▸ **YOUR INSTRUCTIONS**:
Write out the lines below exactly, beginning with the line that contains "Does the white" and continuing through the line that contains "is closest to point (37, 565)?". Leave the pictures out.

[start of DATA FOR THIS EXERCISE]

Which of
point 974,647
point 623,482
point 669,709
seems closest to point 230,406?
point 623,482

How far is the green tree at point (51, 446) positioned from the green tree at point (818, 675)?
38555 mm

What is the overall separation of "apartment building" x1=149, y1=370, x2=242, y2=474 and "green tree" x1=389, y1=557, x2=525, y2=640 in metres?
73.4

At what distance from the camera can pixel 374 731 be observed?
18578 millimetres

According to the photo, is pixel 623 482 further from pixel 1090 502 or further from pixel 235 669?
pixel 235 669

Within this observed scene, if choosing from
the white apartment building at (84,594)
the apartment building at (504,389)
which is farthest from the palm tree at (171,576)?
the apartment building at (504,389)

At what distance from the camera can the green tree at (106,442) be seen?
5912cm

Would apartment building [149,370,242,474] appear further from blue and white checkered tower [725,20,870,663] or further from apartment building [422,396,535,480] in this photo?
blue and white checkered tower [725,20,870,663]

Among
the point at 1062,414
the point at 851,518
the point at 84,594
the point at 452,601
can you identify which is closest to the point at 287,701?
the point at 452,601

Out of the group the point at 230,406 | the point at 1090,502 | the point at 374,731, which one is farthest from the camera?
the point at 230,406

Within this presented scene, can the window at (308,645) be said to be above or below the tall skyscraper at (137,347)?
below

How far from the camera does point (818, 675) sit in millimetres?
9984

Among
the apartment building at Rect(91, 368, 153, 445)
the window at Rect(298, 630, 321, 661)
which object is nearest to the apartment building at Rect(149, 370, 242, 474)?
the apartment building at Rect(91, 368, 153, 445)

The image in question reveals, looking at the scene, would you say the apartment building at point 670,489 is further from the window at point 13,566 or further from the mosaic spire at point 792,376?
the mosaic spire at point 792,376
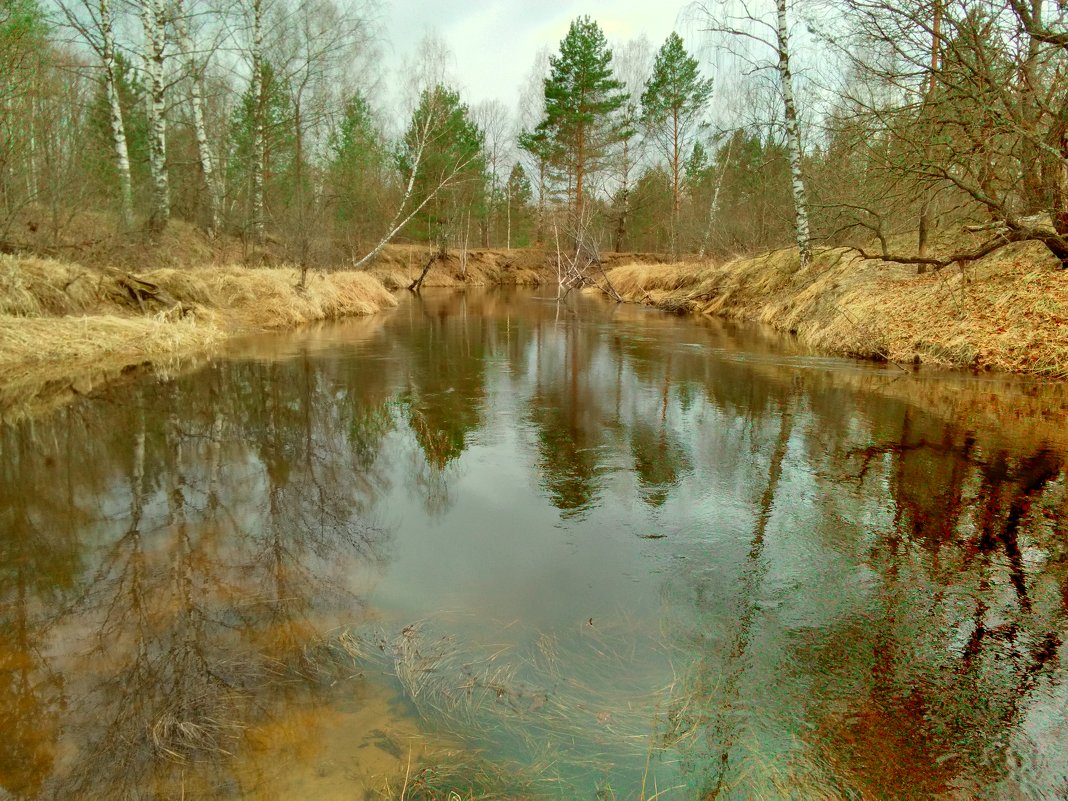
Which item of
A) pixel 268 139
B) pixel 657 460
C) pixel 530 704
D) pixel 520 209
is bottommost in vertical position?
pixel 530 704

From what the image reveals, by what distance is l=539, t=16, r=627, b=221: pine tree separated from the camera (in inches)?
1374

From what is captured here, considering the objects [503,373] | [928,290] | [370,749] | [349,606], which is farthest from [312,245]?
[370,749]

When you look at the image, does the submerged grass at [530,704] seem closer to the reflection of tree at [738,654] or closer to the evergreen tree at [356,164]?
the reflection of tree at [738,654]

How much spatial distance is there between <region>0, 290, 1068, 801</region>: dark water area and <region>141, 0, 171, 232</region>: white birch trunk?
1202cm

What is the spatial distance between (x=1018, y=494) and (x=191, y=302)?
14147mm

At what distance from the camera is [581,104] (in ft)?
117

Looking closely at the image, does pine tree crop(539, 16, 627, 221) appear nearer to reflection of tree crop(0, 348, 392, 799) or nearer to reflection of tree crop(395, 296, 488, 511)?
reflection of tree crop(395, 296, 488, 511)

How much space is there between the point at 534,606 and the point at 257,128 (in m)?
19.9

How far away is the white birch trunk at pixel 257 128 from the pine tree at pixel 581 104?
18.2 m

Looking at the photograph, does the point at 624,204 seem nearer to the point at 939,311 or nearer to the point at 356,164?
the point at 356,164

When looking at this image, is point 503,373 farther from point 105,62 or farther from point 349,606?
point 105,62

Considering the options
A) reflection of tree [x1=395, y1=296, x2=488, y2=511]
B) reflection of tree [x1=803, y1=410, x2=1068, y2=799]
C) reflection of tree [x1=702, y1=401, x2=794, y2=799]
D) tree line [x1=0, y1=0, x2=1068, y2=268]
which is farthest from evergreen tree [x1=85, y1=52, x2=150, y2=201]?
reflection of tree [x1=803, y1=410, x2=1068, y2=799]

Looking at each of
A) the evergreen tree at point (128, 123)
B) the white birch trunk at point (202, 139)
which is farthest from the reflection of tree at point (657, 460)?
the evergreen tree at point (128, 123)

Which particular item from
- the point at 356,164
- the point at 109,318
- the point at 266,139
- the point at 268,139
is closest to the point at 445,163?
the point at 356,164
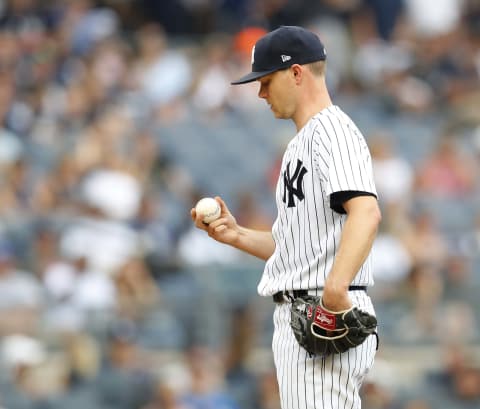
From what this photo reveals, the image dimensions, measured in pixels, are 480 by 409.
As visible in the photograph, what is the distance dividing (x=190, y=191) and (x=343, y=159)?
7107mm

[end of DATA FOR THIS EXERCISE]
[start of DATA FOR THIS EXERCISE]

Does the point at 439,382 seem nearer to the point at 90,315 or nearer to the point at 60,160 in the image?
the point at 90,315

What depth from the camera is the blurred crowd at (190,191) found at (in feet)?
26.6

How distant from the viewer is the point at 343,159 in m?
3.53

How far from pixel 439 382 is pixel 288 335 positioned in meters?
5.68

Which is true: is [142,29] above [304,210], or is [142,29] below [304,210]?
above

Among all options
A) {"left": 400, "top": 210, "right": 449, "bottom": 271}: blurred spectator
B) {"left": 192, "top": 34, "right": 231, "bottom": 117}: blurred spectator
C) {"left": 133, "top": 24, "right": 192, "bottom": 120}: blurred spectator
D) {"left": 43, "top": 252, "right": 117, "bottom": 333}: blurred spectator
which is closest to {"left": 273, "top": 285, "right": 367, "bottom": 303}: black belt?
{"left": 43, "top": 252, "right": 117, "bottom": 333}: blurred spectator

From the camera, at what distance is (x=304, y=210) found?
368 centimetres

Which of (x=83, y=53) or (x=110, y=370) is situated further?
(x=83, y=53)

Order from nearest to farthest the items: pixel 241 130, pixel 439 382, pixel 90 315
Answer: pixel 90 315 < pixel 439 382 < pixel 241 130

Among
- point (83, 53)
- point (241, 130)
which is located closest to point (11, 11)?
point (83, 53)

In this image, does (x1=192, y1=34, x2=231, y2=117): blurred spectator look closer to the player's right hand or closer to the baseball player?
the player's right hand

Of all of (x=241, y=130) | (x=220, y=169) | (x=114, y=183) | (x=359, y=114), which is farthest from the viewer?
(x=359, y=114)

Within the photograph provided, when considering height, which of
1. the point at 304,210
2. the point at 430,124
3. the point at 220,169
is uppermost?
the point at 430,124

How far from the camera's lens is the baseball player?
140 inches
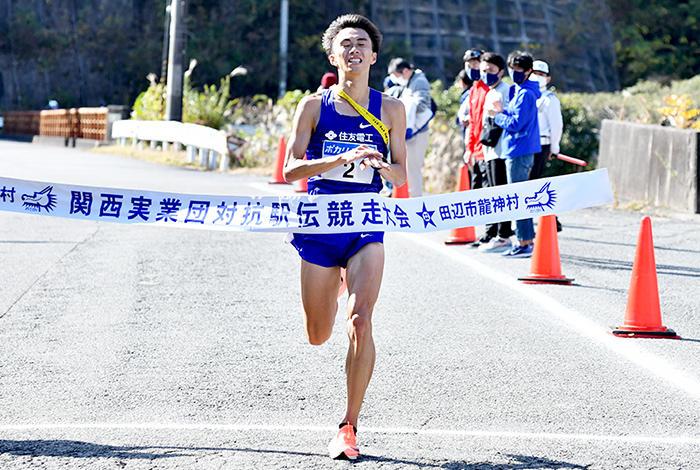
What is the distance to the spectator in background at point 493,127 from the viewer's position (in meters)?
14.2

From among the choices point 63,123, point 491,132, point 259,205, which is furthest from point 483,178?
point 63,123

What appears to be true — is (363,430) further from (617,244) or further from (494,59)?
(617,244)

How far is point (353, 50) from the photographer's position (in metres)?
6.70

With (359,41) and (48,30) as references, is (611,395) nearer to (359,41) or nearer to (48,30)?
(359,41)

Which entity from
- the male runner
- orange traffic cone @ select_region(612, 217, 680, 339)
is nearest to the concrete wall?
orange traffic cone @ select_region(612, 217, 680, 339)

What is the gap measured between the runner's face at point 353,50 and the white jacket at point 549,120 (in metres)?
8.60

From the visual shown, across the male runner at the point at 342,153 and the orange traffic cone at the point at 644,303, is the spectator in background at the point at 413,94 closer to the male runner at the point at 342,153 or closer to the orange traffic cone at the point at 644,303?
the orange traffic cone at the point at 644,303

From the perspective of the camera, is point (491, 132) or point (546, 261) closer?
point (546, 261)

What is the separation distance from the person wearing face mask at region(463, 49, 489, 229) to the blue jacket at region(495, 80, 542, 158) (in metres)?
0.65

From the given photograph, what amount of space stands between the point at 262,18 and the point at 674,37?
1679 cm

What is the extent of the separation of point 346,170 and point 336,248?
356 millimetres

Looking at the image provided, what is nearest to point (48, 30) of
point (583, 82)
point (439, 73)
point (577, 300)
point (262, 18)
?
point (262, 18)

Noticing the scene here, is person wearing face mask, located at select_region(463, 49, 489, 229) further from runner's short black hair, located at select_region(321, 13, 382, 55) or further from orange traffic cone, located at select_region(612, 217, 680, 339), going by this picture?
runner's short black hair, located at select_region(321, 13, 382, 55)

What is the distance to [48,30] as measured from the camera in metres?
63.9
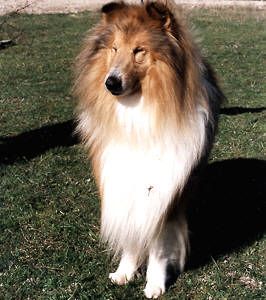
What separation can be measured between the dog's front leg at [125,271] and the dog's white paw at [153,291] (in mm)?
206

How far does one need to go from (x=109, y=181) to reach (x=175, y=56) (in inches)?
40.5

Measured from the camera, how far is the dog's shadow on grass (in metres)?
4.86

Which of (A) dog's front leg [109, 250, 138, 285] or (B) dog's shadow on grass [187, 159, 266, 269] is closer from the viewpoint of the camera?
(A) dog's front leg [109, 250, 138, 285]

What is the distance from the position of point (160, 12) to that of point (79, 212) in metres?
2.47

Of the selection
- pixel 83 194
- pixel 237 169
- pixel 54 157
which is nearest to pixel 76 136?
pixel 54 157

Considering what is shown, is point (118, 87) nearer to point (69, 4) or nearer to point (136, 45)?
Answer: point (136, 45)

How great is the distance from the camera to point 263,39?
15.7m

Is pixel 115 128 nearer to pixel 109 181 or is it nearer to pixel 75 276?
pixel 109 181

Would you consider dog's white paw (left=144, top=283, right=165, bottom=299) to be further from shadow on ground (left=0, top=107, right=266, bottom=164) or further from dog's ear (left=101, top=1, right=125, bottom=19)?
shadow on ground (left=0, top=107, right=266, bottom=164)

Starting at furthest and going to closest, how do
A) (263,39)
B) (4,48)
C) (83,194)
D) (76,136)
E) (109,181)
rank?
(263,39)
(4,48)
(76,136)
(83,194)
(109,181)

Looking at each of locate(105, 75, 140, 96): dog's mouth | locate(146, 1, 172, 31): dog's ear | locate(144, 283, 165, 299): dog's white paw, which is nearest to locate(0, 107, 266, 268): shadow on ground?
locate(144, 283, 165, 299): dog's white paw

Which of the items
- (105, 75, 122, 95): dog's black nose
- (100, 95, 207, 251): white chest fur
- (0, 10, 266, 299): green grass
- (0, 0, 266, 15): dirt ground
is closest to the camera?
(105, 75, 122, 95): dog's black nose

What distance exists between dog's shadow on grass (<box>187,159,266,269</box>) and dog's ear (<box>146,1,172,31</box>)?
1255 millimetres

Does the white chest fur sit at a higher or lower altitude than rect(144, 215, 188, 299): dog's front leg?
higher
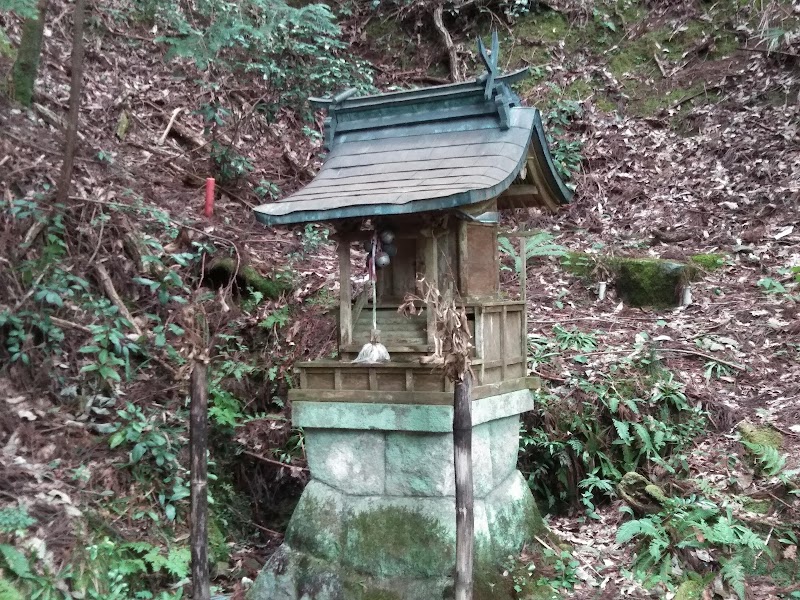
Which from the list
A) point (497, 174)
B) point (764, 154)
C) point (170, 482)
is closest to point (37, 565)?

[end of DATA FOR THIS EXERCISE]

▸ **FULL ANSWER**:
Does the white chest fur sit at a higher or lower altitude than rect(144, 215, 188, 299): dog's front leg?
higher
Which from the list
A) point (497, 174)
B) point (764, 154)
C) point (170, 482)
is closest to point (37, 565)?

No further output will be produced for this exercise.